Exercise objective:
Format the records below as a JSON list of strings, starting with the line that contains "Considering pixel 344" and running through the last line of the records, both included. Use one string per line and leave out blank lines.
--- Start Data entries ---
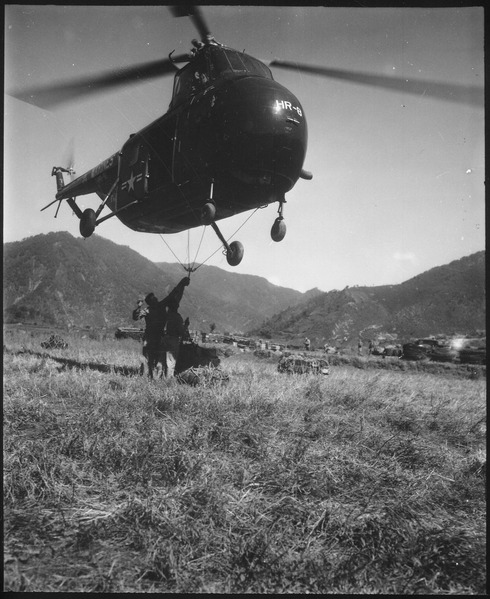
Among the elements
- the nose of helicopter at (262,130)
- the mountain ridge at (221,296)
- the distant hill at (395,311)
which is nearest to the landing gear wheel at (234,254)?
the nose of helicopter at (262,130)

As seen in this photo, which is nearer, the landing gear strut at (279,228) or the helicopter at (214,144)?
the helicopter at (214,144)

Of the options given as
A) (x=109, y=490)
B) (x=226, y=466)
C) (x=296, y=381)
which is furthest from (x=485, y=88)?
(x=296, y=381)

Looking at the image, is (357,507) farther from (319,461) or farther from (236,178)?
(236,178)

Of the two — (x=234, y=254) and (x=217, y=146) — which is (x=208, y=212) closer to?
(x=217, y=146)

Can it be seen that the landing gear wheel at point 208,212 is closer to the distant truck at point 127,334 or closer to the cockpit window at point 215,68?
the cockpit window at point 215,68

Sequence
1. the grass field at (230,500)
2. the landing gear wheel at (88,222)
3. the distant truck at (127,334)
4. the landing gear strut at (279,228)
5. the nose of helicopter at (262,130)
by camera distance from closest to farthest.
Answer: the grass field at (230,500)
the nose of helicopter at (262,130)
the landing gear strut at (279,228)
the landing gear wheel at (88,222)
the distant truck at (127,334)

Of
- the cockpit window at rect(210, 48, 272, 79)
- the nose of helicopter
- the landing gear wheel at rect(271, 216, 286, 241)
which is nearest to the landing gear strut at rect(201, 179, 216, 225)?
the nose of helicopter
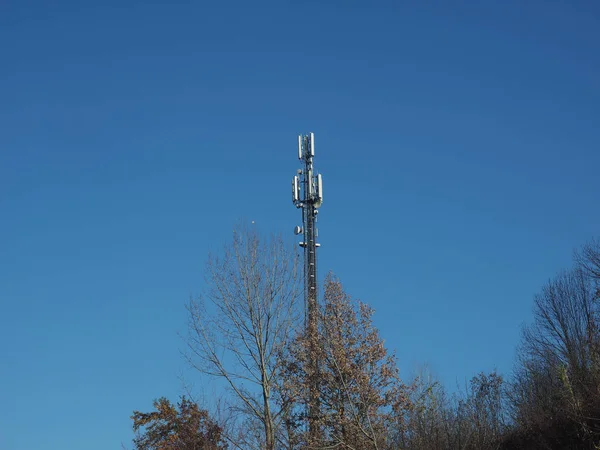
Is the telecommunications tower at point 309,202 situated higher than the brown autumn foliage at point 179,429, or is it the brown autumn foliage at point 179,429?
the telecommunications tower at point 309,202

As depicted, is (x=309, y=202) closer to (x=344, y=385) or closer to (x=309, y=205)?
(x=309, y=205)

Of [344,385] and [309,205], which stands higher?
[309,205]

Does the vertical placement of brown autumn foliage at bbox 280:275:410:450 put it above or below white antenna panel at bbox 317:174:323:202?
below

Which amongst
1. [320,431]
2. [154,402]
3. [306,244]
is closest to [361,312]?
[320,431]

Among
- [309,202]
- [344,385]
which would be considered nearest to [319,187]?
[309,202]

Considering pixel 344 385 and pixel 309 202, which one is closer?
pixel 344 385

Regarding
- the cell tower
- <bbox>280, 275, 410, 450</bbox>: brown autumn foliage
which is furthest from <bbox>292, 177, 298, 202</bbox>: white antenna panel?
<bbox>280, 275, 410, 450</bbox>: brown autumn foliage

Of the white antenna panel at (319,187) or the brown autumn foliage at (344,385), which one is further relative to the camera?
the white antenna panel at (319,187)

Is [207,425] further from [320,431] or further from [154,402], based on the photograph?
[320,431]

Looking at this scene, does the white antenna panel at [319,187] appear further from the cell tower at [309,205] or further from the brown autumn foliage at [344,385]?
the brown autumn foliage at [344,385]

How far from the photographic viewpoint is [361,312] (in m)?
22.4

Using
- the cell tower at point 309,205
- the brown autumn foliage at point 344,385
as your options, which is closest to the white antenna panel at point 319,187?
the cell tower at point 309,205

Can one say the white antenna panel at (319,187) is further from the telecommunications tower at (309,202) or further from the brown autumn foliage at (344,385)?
--- End Data entries ---
Answer below:
[
  "Considering pixel 344 385 and pixel 309 202, which one is closer?",
  "pixel 344 385",
  "Regarding",
  "- the cell tower",
  "- <bbox>280, 275, 410, 450</bbox>: brown autumn foliage",
  "which is furthest from <bbox>292, 177, 298, 202</bbox>: white antenna panel?",
  "<bbox>280, 275, 410, 450</bbox>: brown autumn foliage",
  "Of the white antenna panel at (319,187) or the brown autumn foliage at (344,385), which one is further relative to the camera?",
  "the white antenna panel at (319,187)",
  "Is [207,425] further from [320,431] or further from [154,402], based on the photograph?",
  "[320,431]",
  "Looking at this scene, does the white antenna panel at [319,187] appear further from the cell tower at [309,205] or further from the brown autumn foliage at [344,385]?",
  "the brown autumn foliage at [344,385]",
  "How far from the photographic viewpoint is [361,312] (in m)?",
  "22.4",
  "Using",
  "- the cell tower at point 309,205",
  "- the brown autumn foliage at point 344,385",
  "as your options, which is closest to the white antenna panel at point 319,187?",
  "the cell tower at point 309,205",
  "Can one say the white antenna panel at (319,187) is further from the telecommunications tower at (309,202) or further from the brown autumn foliage at (344,385)?"
]